(Work instructions):
Copy out, word for word, the entries from the line containing "Which has the bottommost position out of" through the final line of the entries, both ends included. Omit the pictures.

(Given data):
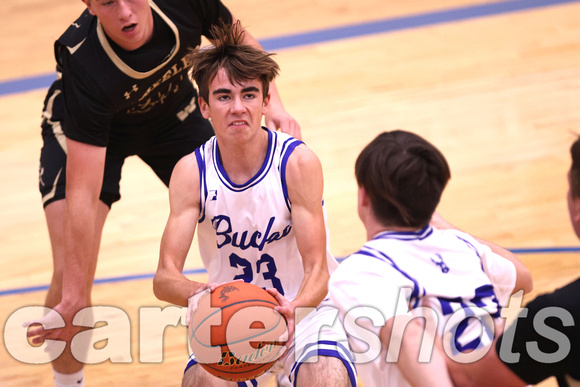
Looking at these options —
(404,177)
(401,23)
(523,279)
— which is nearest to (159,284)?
(404,177)

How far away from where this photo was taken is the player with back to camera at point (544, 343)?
2137mm

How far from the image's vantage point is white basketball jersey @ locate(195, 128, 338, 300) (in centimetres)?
346

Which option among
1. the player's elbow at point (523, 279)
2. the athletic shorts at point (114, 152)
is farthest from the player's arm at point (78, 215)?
the player's elbow at point (523, 279)

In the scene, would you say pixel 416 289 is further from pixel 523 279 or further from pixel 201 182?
pixel 201 182

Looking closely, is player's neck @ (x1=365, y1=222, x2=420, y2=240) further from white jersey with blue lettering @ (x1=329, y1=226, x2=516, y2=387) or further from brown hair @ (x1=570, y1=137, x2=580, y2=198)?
brown hair @ (x1=570, y1=137, x2=580, y2=198)

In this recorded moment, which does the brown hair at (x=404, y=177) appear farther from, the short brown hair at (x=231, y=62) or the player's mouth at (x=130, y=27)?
the player's mouth at (x=130, y=27)

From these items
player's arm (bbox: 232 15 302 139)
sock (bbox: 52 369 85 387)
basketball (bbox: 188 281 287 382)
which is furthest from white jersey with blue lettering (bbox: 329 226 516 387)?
sock (bbox: 52 369 85 387)

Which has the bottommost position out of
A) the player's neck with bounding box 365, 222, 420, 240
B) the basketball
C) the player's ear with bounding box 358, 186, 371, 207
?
the basketball

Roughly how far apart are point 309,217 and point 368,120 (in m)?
3.96

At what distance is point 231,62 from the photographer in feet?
10.9

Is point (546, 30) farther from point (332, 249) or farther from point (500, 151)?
point (332, 249)

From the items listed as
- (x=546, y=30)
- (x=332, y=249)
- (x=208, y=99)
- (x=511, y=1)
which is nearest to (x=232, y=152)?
(x=208, y=99)

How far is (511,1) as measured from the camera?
30.6 ft

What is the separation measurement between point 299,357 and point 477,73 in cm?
523
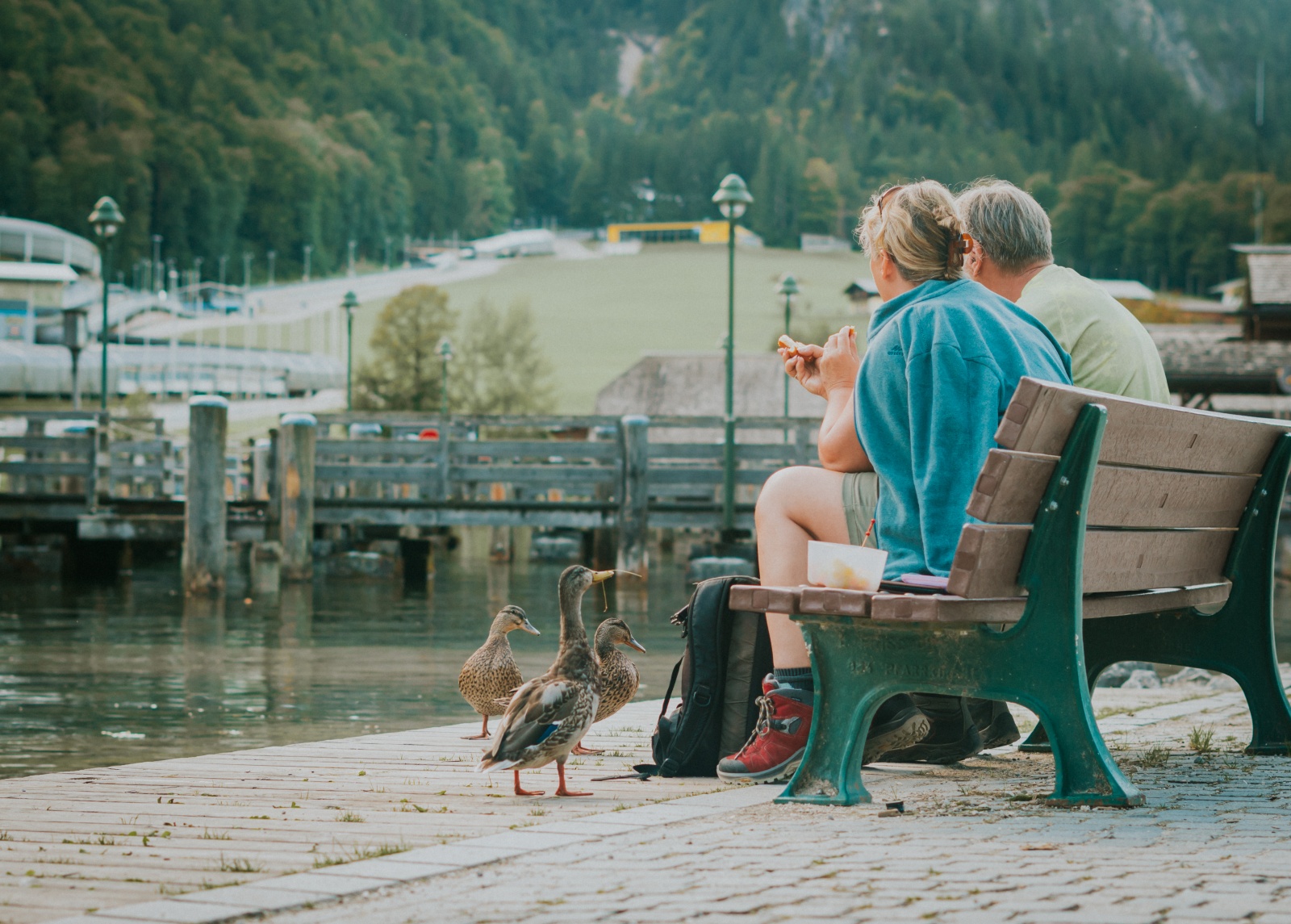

(Worked answer):
Which has the bottommost position out of
A) the player's neck with bounding box 365, 222, 420, 240
B) the basketball
C) the player's ear with bounding box 358, 186, 371, 207
?
the basketball

Roughly how far apart are point 309,217 and point 368,120 (in m)?
3.96

At what distance is point 231,62 from the photographer in feet?
10.9

Is point (546, 30) farther from point (332, 249) or farther from point (500, 151)?
point (332, 249)

From the items listed as
- (x=546, y=30)
- (x=332, y=249)
- (x=208, y=99)
- (x=511, y=1)
which is nearest to (x=232, y=152)?
(x=208, y=99)

How far is (511,1) as measured from the camera?
30.6 ft

What is the separation measurement between point 299,357 and point 477,73 in cm?
523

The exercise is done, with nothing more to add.